Action item A: List the taste descriptions that the coffee pricing text gives for beans from different regions.
Action item B: Swap "microlot" for "single-farm" and write out the part of the coffee pricing text that opens with the words containing "Even comparing green" and closes with "a quality issue.".
[Opening Page extract section]
Coffee is a lot like wine in that price is sometimes more about scarcity (and marketing) than quality. So don’t let price be your guide in choosing beans. Instead, let what you like guide you. Colombian (also Mexican, and Brazilian) beans for instance tends to be well priced and terrific quality even though not as expensive as others. Colombian etc are often some of the very best available. Prices are relatively low compared to smaller producers just because Colombia grows so much of it. Also like wine, different regions are going to taste different. For a small difference in price you can have beans that are wilder tasting, fruity, more chocolate, buttery, citrusy; whatever suits your tastes in coffee best. You can even blend coffees to balance what you like most in them.

If it’s ALL about price however, not about regional variations in coffee or consistency, we do have Uncertain Blend
http://coffeeproject.com/shop/magento/raw-coffee-beans/uncertain-blend.html Very inexpensive especially for practicing, and many of our customers are committed to it. It’s all excellent coffee, just mixed up together and without any pedigree.

Using a birthday code, eight pounds Uncertain Blend and shipping works out to only $5.25 to your door.

I hope thats helpful info for when price is a leading factor, and that you do decide to source ALL of your beans via The Coffee Project.

How do raw coffee prices compare to roasted coffee prices?

July 8th, 2011

A lot of that depends on what scale you’re using. If you are comparing apples to apples raw coffee is normally about half the price of roasted. Coffee pricing is a lot like wine pricing. Rarity or quality both have their influences on price.

Even comparing green coffee against itself, a pound of green microlot Colombian is going to be more expensive than a pound green from a larger commercial farm. So you’d have to compare the rarity of the coffee against each other. Not all wines are the same just as not all coffees are the same.

There’s no comparison AT ALL between fresh roasted coffee and a can of coffee. That’s a quality issue.

If you are comparing whole beans coffee in a grocery store against home roasted coffee the margins may be a little closer, but you are adding in the element of staleness in the store bought coffee. …How long did it take for that coffee to be roasted, packed, get on a truck, get to the front of the shelf, and finally get used up at home?

And, don’t be fooled by the 12 oz pound pricing! a real pound is 16 ounces, so factor that in.

Once you’ve accounted for quality, scarcity, freshness, it’s very close to half the price roasting coffee at home. Its hard to beat the consistency of what a professional roaster can produce from her specialty coffee shop, but, its going to cost you half as much as doing it at home. Its a lot like going out to dinner.

Your friends will also be completely knocked out at how good your coffee is. THEIR coffee will taste like swill :) while costing twice what yours did. That’s well worth the ten or so minutes at home to roast up a batch or two, just in bragging rights.

Raw coffee beans store well, a year or so. If you buy raw coffee bulk it will always be as fresh as possible once roasted, and always roasted exactly the way you like it best. Store bought coffee has about the same shelf life as bread, or milk. So there’s a big tertiary saving in roasting your own right there.

Currently the market is crazy. Coffee prices are through the roof. The mega-corporations have held back their price increases as much as possible over the last year or so, but they’re also sitting on coffee they bought 3-4-5 years ago. Sooner or later they are going to have to buy current crops and as we’ve seen recently, even the corporate giants will raise their prices and the margins will once again be closer to half the price.
[Closing Page extract section]
[Opening Information provided section]
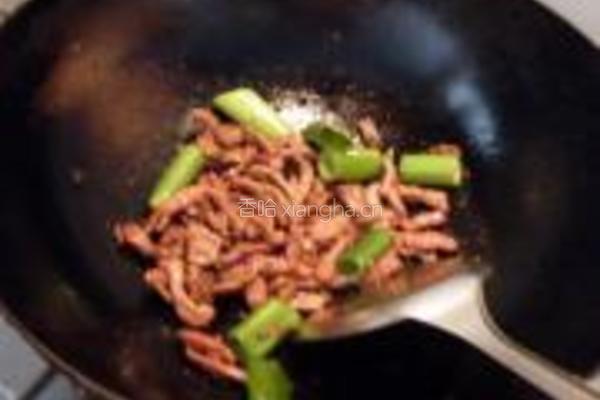 牛肉小炒的做法图解8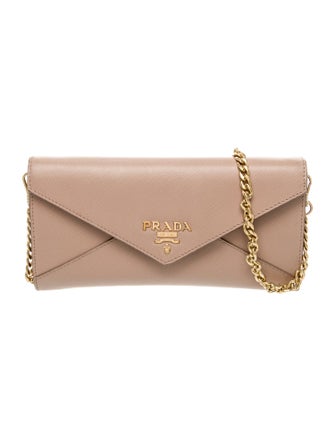 Prada Saffiano Cuir Leather Metal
[Closing Information provided section]
Answer box A: wilder tasting, fruity, more chocolate, buttery, citrusy

Answer box B:
Even comparing green coffee against itself, a pound of green single-farm Colombian is going to be more expensive than a pound green from a larger commercial farm. So you’d have to compare the rarity of the coffee against each other. Not all wines are the same just as not all coffees are the same.

There’s no comparison AT ALL between fresh roasted coffee and a can of coffee. That’s a quality issue.